- _SET OF TASKS_:
#1 In the biography below, what school did Andrew Folan attend in London?
#2 Say whether each statement agrees with the Andrew Folan biography below, answering yes or no and quoting the deciding words: (a) Folan was born in Dublin. (b) Folan took part in the Digital Surface at Tate Britain in 2003. (c) Folan teaches sculpture at NCAD.
#3 Write a continuation of the Andrew Folan biography below, starting after its last sentence.

- _PASSAGE FOR REVIEW_:
BIOGRAPHY

Andrew Folan was born in Belfast in 1956 and attended the Slade School of Fine Art, London, graduating in 1981. His practice is a culmination of print, photography and sculpture, and more recently he has combined digital processes and print to create multi-layered photomontages. Folan’s work is primarily conceptual, but process always becomes an important factor of his work. Recently he has engaged with concepts of a social, psychological and scientific nature. He is an active collaborator in scientific, medical and architectural projects and participated in the Digital Surface at Tate Britain in 2003. He is currently a Fine Art Print Lecturer at National College of Art and Design, Dublin (NCAD).

- _STUDY MATERIAL_:

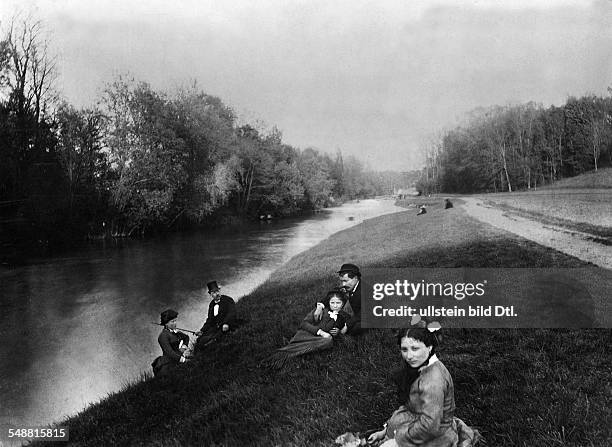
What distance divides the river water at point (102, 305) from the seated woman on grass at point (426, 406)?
453cm

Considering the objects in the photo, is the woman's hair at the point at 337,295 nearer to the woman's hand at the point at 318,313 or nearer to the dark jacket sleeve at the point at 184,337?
the woman's hand at the point at 318,313

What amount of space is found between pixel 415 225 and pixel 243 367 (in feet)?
26.1

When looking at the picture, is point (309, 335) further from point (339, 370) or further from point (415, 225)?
→ point (415, 225)

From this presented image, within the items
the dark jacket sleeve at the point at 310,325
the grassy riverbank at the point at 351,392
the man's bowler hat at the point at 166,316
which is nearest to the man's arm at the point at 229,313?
the grassy riverbank at the point at 351,392

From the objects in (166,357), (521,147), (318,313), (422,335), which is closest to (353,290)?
(318,313)

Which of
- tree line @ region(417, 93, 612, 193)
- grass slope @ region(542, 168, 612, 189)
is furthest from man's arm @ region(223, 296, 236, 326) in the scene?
grass slope @ region(542, 168, 612, 189)

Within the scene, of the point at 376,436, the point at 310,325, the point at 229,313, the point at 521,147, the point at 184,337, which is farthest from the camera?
the point at 521,147

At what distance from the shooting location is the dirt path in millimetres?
5338

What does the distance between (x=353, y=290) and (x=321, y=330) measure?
1.94 feet

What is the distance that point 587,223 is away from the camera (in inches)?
262

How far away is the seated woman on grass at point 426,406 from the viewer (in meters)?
2.08

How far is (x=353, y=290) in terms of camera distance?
13.9 ft

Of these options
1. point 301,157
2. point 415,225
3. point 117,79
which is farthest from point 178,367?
point 301,157

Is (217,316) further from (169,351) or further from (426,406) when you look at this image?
(426,406)
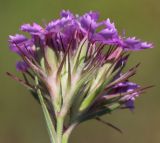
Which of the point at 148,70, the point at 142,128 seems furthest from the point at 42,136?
the point at 148,70

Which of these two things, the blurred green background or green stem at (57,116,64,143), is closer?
green stem at (57,116,64,143)

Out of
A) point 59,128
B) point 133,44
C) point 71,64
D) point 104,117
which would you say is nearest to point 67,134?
point 59,128

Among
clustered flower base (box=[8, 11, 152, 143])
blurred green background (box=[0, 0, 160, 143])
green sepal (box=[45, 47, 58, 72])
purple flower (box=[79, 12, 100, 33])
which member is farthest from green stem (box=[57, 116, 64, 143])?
blurred green background (box=[0, 0, 160, 143])

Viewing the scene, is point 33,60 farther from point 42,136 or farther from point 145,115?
point 145,115

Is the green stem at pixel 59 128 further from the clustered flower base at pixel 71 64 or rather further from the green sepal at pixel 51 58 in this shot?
the green sepal at pixel 51 58

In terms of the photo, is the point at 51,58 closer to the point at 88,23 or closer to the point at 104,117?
the point at 88,23

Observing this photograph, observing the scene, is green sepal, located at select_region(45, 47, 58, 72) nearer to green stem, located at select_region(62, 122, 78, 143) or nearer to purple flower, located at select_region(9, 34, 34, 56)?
purple flower, located at select_region(9, 34, 34, 56)
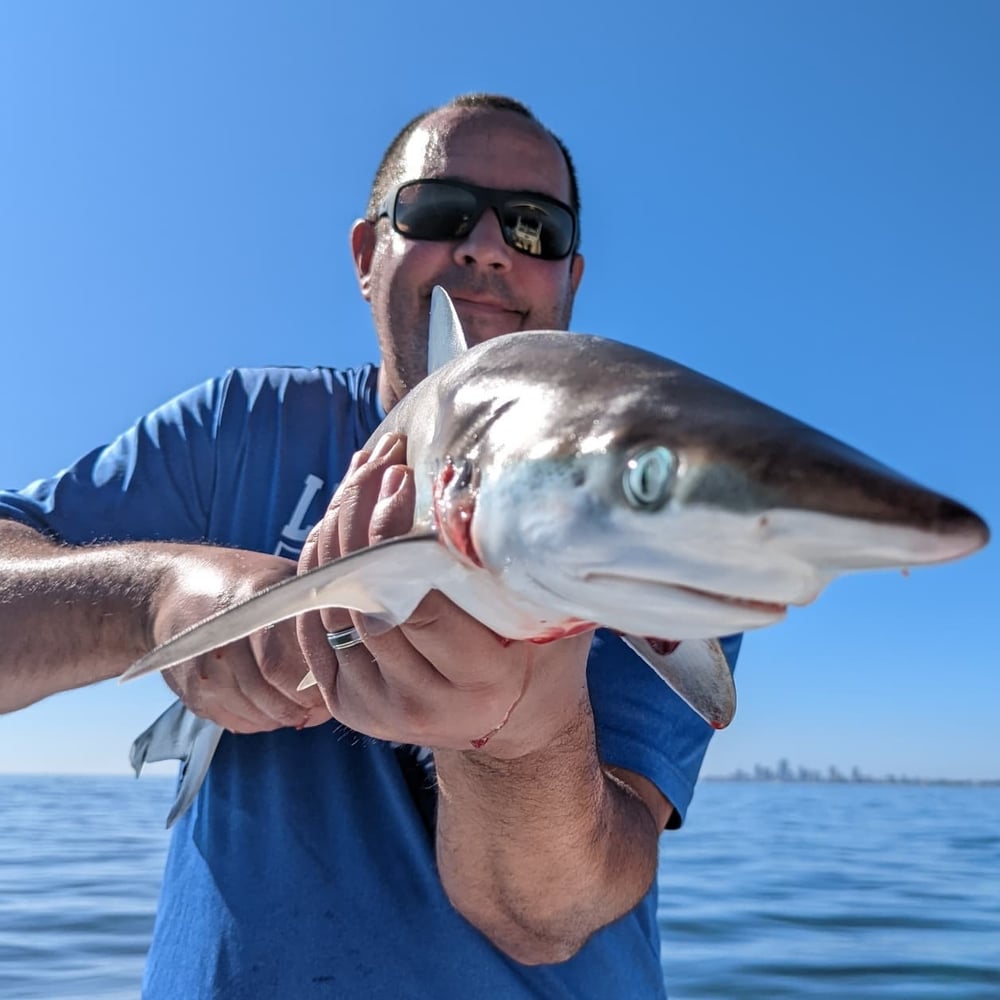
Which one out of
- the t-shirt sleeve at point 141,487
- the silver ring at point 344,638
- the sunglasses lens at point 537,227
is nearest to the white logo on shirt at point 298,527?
the t-shirt sleeve at point 141,487

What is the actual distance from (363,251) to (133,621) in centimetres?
234

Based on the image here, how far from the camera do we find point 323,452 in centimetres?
330

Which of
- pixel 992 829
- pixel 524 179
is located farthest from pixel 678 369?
pixel 992 829

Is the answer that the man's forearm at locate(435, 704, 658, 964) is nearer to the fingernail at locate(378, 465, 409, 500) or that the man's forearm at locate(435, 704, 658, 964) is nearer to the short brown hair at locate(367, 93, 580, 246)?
the fingernail at locate(378, 465, 409, 500)

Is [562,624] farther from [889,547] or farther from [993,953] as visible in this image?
[993,953]

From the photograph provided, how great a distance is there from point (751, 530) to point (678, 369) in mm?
477

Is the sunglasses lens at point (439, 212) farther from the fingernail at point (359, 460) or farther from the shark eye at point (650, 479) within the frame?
the shark eye at point (650, 479)

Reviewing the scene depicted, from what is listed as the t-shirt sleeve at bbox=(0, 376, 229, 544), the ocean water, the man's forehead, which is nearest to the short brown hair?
the man's forehead

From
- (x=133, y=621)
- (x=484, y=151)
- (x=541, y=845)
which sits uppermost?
(x=484, y=151)

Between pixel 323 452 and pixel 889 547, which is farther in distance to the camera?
pixel 323 452

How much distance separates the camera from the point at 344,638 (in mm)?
1908

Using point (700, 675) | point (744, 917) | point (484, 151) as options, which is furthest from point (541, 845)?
point (744, 917)

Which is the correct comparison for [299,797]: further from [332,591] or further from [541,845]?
[332,591]

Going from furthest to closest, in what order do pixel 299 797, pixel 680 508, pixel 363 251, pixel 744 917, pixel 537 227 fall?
pixel 744 917
pixel 363 251
pixel 537 227
pixel 299 797
pixel 680 508
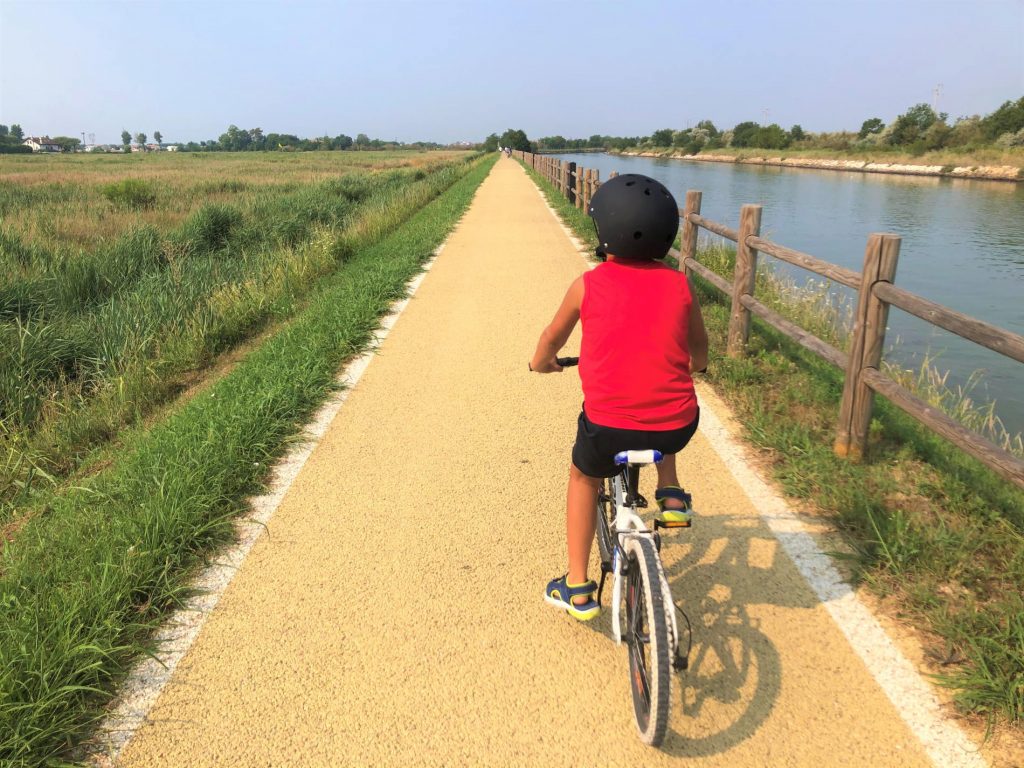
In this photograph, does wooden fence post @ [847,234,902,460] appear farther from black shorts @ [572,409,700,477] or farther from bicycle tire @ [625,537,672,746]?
bicycle tire @ [625,537,672,746]

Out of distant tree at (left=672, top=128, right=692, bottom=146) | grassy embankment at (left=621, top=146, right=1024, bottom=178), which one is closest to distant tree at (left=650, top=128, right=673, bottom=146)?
distant tree at (left=672, top=128, right=692, bottom=146)

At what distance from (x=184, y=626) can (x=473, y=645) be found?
1.21 meters

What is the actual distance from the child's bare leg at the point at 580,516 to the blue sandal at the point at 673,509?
0.28 metres

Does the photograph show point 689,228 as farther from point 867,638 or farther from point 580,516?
point 580,516

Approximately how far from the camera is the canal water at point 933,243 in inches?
353

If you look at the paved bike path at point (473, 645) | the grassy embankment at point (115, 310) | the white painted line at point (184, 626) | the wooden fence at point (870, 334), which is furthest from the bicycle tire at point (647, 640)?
the grassy embankment at point (115, 310)

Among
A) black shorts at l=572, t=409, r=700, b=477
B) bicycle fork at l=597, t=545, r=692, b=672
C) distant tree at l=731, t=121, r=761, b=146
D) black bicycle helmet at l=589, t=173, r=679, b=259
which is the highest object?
distant tree at l=731, t=121, r=761, b=146

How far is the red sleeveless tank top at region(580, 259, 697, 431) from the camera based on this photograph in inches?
91.0

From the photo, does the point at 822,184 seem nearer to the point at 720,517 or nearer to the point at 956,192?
the point at 956,192

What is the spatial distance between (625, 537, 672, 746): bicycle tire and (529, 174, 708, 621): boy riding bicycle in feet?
1.15

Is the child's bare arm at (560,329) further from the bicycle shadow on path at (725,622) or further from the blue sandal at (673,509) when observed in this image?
the bicycle shadow on path at (725,622)

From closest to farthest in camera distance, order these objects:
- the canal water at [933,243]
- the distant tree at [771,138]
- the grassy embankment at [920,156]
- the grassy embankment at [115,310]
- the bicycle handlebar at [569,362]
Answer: the bicycle handlebar at [569,362], the grassy embankment at [115,310], the canal water at [933,243], the grassy embankment at [920,156], the distant tree at [771,138]

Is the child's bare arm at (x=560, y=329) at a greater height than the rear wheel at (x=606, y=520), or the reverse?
the child's bare arm at (x=560, y=329)

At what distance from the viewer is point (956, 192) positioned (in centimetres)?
3161
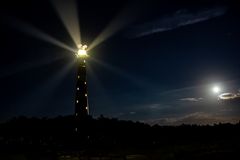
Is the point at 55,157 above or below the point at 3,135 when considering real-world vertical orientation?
below

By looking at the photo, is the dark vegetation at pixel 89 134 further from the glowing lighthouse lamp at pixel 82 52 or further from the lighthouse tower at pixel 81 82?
the glowing lighthouse lamp at pixel 82 52

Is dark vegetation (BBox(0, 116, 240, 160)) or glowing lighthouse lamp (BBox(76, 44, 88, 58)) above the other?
glowing lighthouse lamp (BBox(76, 44, 88, 58))

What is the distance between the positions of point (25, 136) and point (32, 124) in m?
5.26

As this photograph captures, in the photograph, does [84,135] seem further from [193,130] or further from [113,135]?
[193,130]

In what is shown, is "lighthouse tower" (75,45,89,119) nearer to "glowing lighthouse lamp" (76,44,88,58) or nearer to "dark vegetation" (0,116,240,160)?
"glowing lighthouse lamp" (76,44,88,58)

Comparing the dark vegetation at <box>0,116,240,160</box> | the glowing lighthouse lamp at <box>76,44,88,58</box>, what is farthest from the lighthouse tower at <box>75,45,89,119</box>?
the dark vegetation at <box>0,116,240,160</box>

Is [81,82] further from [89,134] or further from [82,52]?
[89,134]

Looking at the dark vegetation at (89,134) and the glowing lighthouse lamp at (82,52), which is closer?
the glowing lighthouse lamp at (82,52)

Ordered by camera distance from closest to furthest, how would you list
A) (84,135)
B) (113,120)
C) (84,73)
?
(84,73)
(84,135)
(113,120)

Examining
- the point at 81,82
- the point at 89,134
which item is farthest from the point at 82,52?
the point at 89,134

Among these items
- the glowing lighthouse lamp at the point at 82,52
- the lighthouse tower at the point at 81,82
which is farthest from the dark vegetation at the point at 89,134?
the glowing lighthouse lamp at the point at 82,52

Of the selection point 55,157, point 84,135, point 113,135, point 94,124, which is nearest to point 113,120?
point 113,135

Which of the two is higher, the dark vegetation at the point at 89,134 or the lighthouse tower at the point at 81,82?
the lighthouse tower at the point at 81,82

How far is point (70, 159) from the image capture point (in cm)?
4444
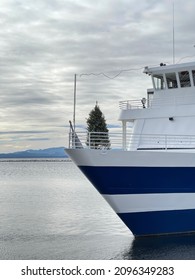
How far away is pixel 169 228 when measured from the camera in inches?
696

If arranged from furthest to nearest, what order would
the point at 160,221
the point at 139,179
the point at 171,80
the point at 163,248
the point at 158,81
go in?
the point at 158,81, the point at 171,80, the point at 160,221, the point at 139,179, the point at 163,248

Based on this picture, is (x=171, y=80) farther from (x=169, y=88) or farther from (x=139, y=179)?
(x=139, y=179)

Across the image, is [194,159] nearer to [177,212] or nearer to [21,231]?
[177,212]

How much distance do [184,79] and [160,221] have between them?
6.29 meters

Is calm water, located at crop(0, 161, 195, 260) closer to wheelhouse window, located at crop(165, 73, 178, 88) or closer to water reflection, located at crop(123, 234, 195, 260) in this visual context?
water reflection, located at crop(123, 234, 195, 260)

- _ANSWERS BY TASK_:
#1 The Slade School of Fine Art, where he graduated in 1981.

#2
(a) No: "born in Belfast in 1956"
(b) Yes: "participated in the Digital Surface at Tate Britain in 2003"
(c) No: "Fine Art Print Lecturer at National College of Art and Design, Dublin (NCAD)"

#3
Folan has exhibited widely throughout Europe and is a member of The Royal Hibernian Academy (RHA). His solo exhibition of printed sculptures Arterial Ink toured to a number of venues in Ireland as well as London, Paris and Stockholm (1991-2001). His solo exhibition of digital lambdachromes Stray Light was shown at the Ashford Gallery, Dublin in 2002. He participated in a group exhibition Dead Bodies at the Centre Culturel Irlandais, Paris in 2003. In 2006 he completed a sculptural installation The Fleet Morph at the Mater Hospital Dublin. In 2008 he completed a commission Anatomy of an Instrument for the Royal Victoria Hospital, Belfast, using CT scanning as the central research component. He presented a paper,Grasping the Untouchable at The International Symposium on Electronic Art, Belfast, 2009.

His work is housed in the collections of Trinity College, Dublin, Irish Museum of Modern Art (IMMA), The Arts Council of Ireland, and The Central Bank of Ireland, amongst others.